Why California AG’s Online Privacy Crackdown Makes a Big Difference
Companies that run websites must comply with laws and rules requiring the maintenance of personal privacy. While federal requirements such as those applicable to financial privacy and children’s privacy gain significant attention, website and app developers also should pay careful attention to state privacy requirements. State regulators are monitoring websites and apps for compliance with their privacy mandates.
Given the open nature of the Internet, companies and Web developers, as a practical matter, need to comply with the strictest state privacy requirements — since they can assume that their sites will be accessed from all the states.
So the recent letters sent by California Attorney General Kamala Harris to 100 companies and mobile app developers (including Delta, United Continental and Open Table), asking them to bring their privacy policies in line with California state law, are highly relevant to anyone whose Web site is going to be accessed in California.

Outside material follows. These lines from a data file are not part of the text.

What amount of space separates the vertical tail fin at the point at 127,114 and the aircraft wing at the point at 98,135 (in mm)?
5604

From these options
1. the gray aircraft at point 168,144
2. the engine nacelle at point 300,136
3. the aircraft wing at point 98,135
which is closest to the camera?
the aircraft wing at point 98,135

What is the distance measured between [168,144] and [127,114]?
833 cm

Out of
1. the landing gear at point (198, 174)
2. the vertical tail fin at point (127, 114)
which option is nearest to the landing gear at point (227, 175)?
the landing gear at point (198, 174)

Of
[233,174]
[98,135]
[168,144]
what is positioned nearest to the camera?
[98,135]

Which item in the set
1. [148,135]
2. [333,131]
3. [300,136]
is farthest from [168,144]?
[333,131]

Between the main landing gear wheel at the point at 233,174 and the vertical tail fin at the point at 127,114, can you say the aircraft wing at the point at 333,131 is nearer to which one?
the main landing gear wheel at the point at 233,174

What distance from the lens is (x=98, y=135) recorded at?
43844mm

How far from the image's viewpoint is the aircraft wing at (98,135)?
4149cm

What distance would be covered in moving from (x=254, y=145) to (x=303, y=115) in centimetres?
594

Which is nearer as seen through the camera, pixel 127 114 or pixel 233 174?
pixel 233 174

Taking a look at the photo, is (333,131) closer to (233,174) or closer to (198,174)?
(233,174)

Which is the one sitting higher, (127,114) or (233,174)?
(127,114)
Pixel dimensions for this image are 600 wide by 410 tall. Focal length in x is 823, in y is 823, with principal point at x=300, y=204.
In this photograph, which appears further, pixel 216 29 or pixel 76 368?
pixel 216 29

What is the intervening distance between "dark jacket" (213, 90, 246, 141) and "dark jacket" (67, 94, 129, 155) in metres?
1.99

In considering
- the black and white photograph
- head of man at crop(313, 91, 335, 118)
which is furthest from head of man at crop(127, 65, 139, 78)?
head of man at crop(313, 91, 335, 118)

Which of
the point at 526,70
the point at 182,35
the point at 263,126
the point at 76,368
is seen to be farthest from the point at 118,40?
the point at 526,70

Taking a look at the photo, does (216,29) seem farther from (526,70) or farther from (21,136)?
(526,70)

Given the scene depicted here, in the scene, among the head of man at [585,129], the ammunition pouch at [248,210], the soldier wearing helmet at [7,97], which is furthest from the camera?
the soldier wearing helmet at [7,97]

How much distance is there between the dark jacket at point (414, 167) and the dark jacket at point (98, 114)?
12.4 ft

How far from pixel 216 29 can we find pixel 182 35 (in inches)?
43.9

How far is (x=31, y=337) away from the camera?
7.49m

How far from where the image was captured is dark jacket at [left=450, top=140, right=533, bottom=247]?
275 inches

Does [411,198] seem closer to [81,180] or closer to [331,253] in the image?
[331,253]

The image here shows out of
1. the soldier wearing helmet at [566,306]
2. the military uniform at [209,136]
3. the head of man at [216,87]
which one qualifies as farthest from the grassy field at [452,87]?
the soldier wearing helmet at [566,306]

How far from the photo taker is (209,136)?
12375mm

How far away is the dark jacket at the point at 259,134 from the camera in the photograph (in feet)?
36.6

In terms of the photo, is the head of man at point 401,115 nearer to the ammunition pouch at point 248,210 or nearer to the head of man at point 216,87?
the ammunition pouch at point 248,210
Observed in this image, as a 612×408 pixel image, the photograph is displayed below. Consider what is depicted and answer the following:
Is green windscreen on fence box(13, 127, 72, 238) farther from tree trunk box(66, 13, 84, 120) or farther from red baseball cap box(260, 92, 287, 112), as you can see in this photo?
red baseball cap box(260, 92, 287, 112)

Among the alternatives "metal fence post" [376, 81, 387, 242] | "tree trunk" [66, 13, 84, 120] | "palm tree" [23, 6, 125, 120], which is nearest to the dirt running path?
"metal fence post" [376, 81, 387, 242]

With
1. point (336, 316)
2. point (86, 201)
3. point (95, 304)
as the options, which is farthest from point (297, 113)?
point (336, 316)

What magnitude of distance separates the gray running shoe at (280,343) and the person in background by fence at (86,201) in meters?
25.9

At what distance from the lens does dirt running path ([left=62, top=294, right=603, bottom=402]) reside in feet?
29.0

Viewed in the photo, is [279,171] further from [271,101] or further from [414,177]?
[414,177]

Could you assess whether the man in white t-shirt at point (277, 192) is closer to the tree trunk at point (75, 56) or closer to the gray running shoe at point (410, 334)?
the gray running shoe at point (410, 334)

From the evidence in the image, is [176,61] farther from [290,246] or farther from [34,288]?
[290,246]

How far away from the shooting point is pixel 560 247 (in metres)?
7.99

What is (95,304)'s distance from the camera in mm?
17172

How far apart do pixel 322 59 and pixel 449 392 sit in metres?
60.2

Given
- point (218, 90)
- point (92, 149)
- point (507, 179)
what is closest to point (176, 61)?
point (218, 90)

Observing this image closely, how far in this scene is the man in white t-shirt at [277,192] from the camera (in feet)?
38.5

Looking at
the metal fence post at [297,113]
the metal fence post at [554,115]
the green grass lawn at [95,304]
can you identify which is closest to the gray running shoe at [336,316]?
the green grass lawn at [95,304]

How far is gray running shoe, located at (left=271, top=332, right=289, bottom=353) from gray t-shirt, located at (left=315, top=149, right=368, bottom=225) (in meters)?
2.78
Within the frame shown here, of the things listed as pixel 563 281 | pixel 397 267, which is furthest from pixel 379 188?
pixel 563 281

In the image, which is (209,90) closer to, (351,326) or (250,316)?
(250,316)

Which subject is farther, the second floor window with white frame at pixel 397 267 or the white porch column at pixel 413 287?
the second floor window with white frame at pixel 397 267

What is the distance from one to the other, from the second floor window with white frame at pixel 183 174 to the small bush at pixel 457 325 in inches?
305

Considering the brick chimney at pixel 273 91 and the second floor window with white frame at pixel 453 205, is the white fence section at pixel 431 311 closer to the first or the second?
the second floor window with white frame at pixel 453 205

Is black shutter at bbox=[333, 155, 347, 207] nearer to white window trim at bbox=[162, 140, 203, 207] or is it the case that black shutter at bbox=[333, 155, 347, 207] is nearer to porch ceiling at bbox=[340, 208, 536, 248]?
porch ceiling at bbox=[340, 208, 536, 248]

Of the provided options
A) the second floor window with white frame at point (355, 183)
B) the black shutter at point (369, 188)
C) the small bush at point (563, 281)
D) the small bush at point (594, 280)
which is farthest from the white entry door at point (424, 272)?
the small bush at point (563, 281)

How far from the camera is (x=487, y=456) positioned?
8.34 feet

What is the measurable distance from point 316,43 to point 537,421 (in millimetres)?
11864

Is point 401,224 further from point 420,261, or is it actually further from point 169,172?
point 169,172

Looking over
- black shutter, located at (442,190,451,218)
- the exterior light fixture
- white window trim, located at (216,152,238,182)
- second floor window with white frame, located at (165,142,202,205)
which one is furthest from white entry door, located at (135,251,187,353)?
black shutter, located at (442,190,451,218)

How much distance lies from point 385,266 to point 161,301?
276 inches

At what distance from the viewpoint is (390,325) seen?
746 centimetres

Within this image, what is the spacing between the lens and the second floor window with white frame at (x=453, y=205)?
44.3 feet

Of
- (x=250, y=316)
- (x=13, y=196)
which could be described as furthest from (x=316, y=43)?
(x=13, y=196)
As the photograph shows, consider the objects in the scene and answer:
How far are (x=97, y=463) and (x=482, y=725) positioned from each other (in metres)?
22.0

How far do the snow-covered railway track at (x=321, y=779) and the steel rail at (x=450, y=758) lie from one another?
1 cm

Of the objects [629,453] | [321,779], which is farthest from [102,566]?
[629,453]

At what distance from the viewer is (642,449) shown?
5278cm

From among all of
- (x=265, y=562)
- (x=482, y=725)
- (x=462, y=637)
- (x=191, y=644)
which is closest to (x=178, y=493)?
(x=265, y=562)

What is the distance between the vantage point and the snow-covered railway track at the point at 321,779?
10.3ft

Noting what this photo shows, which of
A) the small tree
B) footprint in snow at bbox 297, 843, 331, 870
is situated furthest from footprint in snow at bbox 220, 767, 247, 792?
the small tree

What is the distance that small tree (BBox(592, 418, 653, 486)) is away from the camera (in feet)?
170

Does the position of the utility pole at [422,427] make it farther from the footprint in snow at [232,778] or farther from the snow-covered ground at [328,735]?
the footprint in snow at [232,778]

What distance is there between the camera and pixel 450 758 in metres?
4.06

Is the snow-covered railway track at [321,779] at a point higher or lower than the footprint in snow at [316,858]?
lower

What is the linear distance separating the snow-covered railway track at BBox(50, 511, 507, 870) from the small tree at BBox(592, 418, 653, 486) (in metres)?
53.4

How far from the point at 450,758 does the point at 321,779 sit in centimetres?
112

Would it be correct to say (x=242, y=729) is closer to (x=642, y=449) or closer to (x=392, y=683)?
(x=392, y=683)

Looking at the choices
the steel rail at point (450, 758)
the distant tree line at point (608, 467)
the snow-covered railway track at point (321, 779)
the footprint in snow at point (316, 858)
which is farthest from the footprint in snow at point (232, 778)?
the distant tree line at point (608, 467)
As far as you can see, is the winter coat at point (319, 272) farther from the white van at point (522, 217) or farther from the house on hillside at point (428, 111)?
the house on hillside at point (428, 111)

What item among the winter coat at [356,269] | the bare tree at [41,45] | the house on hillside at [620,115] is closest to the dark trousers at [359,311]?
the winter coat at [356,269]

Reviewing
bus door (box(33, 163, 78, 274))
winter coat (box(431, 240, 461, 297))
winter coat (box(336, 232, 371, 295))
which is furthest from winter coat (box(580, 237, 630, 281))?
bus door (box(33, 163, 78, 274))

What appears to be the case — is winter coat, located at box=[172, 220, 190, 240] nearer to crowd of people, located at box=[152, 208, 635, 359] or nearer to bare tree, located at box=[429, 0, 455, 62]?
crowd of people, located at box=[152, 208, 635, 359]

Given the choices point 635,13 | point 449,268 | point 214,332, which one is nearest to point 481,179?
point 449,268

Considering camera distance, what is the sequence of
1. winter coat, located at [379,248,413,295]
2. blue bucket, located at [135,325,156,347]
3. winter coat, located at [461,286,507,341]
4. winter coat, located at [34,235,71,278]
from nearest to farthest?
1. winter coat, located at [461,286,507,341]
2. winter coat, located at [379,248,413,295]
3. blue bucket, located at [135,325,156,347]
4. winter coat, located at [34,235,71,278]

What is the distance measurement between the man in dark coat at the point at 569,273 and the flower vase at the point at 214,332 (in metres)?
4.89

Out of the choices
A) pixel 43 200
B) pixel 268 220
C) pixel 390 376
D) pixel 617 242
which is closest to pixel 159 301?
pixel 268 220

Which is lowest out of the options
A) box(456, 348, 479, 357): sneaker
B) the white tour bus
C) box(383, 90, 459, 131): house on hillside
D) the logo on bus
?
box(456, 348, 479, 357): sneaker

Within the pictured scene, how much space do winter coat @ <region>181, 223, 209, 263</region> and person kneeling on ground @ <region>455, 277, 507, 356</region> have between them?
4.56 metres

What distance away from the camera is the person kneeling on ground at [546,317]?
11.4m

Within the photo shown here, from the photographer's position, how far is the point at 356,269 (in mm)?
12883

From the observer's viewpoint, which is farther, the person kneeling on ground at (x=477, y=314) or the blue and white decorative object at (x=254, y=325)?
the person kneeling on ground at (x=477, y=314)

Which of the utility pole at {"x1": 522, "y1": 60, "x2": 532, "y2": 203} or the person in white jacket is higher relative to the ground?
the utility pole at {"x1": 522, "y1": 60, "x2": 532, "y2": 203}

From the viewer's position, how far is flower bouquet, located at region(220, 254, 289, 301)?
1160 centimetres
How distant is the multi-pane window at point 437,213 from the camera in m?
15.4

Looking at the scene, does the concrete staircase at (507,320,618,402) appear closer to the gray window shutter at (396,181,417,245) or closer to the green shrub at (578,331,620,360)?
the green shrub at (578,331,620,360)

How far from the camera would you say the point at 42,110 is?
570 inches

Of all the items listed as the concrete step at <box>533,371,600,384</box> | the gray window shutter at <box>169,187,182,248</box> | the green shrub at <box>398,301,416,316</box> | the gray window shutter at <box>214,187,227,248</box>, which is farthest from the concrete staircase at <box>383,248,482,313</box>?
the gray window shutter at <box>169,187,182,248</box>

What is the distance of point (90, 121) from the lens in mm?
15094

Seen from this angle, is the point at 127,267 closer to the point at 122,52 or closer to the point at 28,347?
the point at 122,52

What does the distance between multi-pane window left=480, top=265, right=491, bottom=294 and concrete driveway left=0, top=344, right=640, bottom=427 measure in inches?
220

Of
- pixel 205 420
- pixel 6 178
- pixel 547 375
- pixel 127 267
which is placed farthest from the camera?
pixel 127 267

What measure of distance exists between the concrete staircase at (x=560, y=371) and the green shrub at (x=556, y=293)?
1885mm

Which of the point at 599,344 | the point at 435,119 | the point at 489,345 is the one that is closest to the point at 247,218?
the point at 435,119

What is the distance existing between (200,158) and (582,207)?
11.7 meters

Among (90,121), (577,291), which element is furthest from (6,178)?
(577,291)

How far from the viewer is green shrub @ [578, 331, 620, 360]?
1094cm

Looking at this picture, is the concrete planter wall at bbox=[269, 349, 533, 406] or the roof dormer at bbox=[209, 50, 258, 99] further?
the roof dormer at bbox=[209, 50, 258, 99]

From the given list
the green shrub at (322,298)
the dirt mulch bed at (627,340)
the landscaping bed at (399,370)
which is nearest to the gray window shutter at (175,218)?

In these letters, Harris gave companies and developers 30 days to come up with a plan to comply with the California privacy law, or tell her why it does not apply to a particular app. After the 30 days are up, Harris will apparently sue the firms or developers that aren’t complying, with a potential fine of up to $2,500 each time the app is downloaded.
“Protecting the privacy of online consumers is a serious law enforcement matter,” Harris said in a statement. “We have worked hard to ensure that app developers are aware of their legal obligations to respect the privacy of Californians, but it is critical that we take all necessary steps to enforce California’s privacy laws.”
We must emphasize that anyone who makes apps and websites available to consumers must comply with state as well as federal requirements. The California actions will only be the beginning.